Of course, after all this preparation for Walter and for the audience Donald takes his sacrifice away from him for completely and utterly sound reasons. He wanted to take his son Michael forwards in time, protecting his son the way Walter has his son. Ok, writers, you’ve taken this away from us just as we got used to the idea but it all makes sense. That’s fine. But then Donald dies and Walter needs to take Michael in the end anyway. Peter mouths “I love you Dad” and Walter smiles, tells him he loves him and walks through the wormhole. Cue blubbing in every household watching the show. The perfect end to the perfect show? Nearly. Walter had started everything off. It was only fitting that he should end it all. There was a little bit more to go though.
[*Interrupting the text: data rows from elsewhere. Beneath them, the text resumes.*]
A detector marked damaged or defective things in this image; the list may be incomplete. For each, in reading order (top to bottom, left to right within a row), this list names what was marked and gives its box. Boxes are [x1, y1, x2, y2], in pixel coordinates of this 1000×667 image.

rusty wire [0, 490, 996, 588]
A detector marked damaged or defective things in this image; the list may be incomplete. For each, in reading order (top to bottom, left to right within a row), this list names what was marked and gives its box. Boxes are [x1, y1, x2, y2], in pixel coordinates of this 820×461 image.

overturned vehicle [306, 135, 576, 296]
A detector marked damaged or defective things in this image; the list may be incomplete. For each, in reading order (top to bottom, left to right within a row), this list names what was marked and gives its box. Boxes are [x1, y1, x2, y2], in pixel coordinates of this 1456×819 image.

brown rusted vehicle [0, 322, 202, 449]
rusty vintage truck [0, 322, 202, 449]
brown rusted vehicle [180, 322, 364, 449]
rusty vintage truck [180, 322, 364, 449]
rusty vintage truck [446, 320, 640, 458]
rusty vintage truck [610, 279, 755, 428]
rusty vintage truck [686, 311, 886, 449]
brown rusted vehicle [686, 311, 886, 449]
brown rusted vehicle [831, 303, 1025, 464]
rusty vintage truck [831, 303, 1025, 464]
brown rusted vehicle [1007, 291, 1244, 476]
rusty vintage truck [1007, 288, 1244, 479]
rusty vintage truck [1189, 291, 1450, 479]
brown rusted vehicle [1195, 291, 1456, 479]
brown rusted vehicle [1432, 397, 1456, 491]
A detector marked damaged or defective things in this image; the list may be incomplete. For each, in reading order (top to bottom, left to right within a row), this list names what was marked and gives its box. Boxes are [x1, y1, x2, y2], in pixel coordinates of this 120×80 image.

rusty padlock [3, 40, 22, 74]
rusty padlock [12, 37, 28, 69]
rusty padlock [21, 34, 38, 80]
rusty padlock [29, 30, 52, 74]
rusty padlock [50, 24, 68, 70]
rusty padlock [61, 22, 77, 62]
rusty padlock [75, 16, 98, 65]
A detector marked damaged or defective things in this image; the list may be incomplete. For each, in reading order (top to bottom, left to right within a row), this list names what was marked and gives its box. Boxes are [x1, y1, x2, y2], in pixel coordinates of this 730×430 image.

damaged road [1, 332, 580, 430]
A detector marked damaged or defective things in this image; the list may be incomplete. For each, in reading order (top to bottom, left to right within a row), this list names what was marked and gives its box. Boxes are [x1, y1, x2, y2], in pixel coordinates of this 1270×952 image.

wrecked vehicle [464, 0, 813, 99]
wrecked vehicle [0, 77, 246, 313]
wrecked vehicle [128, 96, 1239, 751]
Time was reset. Walter, given nature abhors a paradox, would be deleted from 2015 because he exists in 2167. We knew that Walter had sent Peter a letter though - he’d explained this on the betamax tape Peter found. Peter, Olivia and Etta were all safe in 2015 and there was no Observer invasion. Everything had worked. Walter had protected Peter. Walter had repaid the debt he owed to Donald and by doing so Donald’s son had been protected. Etta was alive and Olivia and Peter had that third chance at a life with her. Everyone’s fate had been changed. The children had been protected. Peter received the letter he’d been promised from Walter and he opened it. Inside there was but one piece of card, the white tulip. Peter looked up and then - blackness. Expertly and purposefully done by the writers. This final scene will ensure much discussion. We have seen the white tulip before. It’s Walter’s sign from God that he’s forgiven for what he did when he took Peter from the alterniverse. Here its meaning could be similar. It could be a final assurance that Walter knows now he will be forgiven for everything as he saved the world for good. It more likely is Walter’s way of telling Peter that he still exists and wasn’t just deleted - he is somewhere. Does Peter understand this? I like to think Peter understands. Peter has the memories of his own deletion after all. It seems Fringe may well be my very favourite thing.